Ministry of Environment participates in 'Beat Plastic Pollution' Environment Day


Ministry of Environment participates in 'Beat Plastic Pollution' Environment Day

Naysan Sahba, director of the UN Environment Program's Division of Communications and Public Information, said India is "very active" in tackling issues related to environmental pollution.

"The theme for this year's World Environment Day - Beat Plastic Pollution - calls on all of us to make changes in our lives that help eliminate plastic waste and pollution, and protect our planet". Plastic in oceans is likely to outweigh fishes by 2050.

"When it comes to plastic pollution, Brits are mad as hell and they're not going to take it anymore". He talked about environmental friendly steps taken by Engro in Thar and said that nature has to be preserved, which can only be done as a collaborative effort from all.

"It is estimated that the total volume of all plastics ever produced is about 8.3 billion metric tonnes, of this, about 6.3 billion metric tonnes is now waste-80 per cent of which are in landfills, and in the natural environment" he stated.

"They also hold no value post use so are not attractive to those companies who are purchasing and re-using used plastic", she said.

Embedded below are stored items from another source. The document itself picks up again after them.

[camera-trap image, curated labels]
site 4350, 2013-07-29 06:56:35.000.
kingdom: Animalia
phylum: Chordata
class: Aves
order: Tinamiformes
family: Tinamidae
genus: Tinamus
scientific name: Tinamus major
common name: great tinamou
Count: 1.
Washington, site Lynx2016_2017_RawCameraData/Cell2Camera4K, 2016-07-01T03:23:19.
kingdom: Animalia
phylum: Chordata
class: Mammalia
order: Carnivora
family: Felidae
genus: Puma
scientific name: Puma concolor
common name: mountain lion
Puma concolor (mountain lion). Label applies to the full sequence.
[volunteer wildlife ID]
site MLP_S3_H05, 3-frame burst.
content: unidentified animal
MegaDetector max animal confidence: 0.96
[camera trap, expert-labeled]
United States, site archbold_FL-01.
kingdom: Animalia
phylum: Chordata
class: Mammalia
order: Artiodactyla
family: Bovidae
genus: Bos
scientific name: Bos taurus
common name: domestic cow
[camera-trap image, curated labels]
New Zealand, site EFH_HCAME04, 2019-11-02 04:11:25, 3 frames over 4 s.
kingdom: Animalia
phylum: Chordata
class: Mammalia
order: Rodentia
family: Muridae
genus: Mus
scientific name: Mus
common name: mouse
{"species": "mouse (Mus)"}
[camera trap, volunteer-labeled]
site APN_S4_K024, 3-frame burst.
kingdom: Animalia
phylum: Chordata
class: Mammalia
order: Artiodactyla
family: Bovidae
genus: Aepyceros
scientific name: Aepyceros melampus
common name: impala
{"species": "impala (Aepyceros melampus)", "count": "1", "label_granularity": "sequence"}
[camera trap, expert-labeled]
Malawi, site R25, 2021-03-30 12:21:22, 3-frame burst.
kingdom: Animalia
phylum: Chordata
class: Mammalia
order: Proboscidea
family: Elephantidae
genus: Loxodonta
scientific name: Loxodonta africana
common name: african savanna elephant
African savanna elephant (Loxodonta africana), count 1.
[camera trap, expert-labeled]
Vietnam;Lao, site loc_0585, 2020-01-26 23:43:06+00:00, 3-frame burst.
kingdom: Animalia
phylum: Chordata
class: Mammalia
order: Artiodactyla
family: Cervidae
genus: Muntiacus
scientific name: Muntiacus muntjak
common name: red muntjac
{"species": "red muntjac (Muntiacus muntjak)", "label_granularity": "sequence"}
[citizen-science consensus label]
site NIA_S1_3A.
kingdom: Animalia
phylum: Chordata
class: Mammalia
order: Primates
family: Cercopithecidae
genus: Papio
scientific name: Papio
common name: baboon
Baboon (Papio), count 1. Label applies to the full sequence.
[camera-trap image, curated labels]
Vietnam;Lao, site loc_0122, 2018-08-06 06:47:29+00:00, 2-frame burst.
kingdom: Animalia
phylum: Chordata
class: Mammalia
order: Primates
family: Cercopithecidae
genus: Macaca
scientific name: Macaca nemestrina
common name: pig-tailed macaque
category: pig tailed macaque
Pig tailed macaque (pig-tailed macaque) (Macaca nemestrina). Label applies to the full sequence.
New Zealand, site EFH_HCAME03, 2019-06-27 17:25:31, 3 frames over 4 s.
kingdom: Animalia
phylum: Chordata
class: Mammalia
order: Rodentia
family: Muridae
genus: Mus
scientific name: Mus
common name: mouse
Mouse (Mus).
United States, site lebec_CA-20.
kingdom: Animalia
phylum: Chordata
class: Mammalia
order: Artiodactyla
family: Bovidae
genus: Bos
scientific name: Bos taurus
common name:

The theme for 2018 is "Beat Plastic Pollution".

The Day has been celebrated across the world to raise awareness on current and emerging environmental issues such as pollution, overpopulation, biodiversity conservation, global warming, among others.

Plastic bags don't biodegrade, they photodegrade i.e. breaking down into smaller and smaller toxic bits contaminating soil and waterways and entering the food web when animals accidentally ingest them.

He said, India is already the 5th largest producer of Solar energy in the World and it is also the 6th largest producer of renewable energy in the World. Events began Friday, with high-profile Indian politicians speaking out on the increasing damage plastics are doing to the environment and the country's beaches.

Imran Sabir from Sepa said that people should stop the use of one-time plastic commodities, such as straws and cups, which would create a huge positive impact.

Through the case studies researchers found that targeted levies and bans, where properly planned and enforced, have been among the most effective strategies to limit overuse of disposable plastic products. Mr Modi mentioned that the per-capita plastic consumption in India is much lower than any part of the developed world. In line with resolutions taken at the UN General Assembly (UNGA) and UN Environmental Assembly (UNEA), the Study showed that only 21% of plastic waste is recycled.

President Ram Nath Kovind, Vice President M Venkaiah Naidu and Prime Minister Narendra Modi on Tuesday urged people to reaffirm the commitment to a cleaner and sustainable planet and pledge to beat the plastic pollution.